The failures of the left
Unlike most of stateless nations in Europe, the left in Veneto has always been aggressively anti-independence and autonomy. A remnant of the democratic centralism theory which hides a more physiological failure of the left in Veneto.
Communist parties always failed to win support in Veneto for a particularity of this territory: estate ownership in Veneto, unlike most of the Italian peninsula, has always been fragmented and diffuse. Therefore, it comes with no surprise that communist parties and left wing parties in general have always been seen by Venetians as the expropriator of small land owners, i.e. most of Venetians.
Moderate centre left parties, on the other hand, always suffered a centralist legacy. The “democrats of the left” for instance, privileged throughout their history a top to bottom policy making system in which leaders and policies were always controlled by the party elite in Rome. As Renzo Mazzaro argues, centre left and left wing parties in Veneto are perceived in Veneto as “foreigners to the Venetian sensitivity”.
Valter Vanni, former leader of the Communist Party in Venice, summarised perfectly this issue by saying that the Venetian centre right is “a club, a club of Venetians who think in Venetian, who have a Venetian perspective on problems. For the centre right thinking in Venetian is automatic. For the centre left it’s not. That’s the point.”

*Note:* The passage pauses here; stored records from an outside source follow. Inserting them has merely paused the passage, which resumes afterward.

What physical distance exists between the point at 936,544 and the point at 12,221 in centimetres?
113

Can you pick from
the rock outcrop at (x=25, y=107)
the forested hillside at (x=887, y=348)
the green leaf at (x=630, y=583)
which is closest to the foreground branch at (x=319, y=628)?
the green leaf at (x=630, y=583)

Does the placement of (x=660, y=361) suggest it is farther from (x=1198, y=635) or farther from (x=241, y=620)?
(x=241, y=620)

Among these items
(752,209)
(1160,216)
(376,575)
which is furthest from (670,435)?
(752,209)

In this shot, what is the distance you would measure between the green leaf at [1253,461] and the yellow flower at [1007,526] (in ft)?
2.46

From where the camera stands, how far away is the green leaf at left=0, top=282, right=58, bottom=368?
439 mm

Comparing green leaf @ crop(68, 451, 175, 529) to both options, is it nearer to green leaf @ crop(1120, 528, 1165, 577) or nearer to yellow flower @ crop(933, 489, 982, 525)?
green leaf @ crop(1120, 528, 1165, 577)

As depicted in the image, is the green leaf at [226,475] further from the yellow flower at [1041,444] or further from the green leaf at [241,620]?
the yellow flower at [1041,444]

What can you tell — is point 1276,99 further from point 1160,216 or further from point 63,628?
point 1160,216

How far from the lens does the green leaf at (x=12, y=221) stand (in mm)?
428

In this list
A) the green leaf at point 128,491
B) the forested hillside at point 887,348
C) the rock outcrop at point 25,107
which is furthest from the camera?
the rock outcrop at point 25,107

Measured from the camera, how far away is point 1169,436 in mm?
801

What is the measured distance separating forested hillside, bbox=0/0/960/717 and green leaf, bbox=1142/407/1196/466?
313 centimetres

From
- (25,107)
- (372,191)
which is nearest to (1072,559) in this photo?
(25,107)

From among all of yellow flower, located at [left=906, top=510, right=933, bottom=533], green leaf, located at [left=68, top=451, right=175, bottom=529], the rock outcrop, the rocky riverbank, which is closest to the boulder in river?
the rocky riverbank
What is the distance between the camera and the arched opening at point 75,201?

Even when in the condition of winning an election, the centre left has been able to lose it. This is what happened in 1995, when a strong candidate was supposed to run for the regional election: Tina Anselmi, leader of the resistance movement and later first female minister in the history of the Italian state. All commentator agree that her candidature would have meant a victory in Veneto, the first for the left, the first for a female. Her candidature was silently repealed and annulled by the central party in Rome through the action of Rosy Bindi, nowadays president of the Democratic Party.
The most compelling attempt to change the centralism of the centre left in Veneto failed too. The Movement of the North-East was promoted in 1997 by Massimo Cacciari, former mayor of Venice, and Mario Carraro, a businessman. The main aim of this newly formed political party was exactly to “avoid Veneto to carry on being governed by parties depending on Roman headquarters”. This attempt failed for internal struggles between the two promoters.
To summarise, the dilemma of this region is yet to be solved. An economic giant who has not been able, perhaps because of its economical significance, to develop itself as an independent centre of power and decision making. Venetian politics, because of his subordination to forces outside Veneto, has been able to put Veneto even more at the margins of the Italian state, but without no say about its own future. The ineptitude of this same political class has not allowed the development of policies regarding Venetian culture and identity, seriously endangering local culture in the first period of globalisation. The parties that should be more eager to promote these issues, pro-independence parties, are fragmented and incompetent (with the exception of few individuals).
The future of Venetian politics lies in the new generation of Venetians. It is going to be up to them to determine a new political status of Veneto in relations to the Italian state. Considering the material conditions of the territory, Venetian parties ought to be able to fight against the cultural and political hegemony of Italian political parties.
A new attempt to do so is the recently born Sanca (“left” in Venetian) Veneta. A pro-independence progressive party who is trying to bring a left perspective on the independence discourse.
* Stefano Zambon is a Sanca Veneta activist and promoter.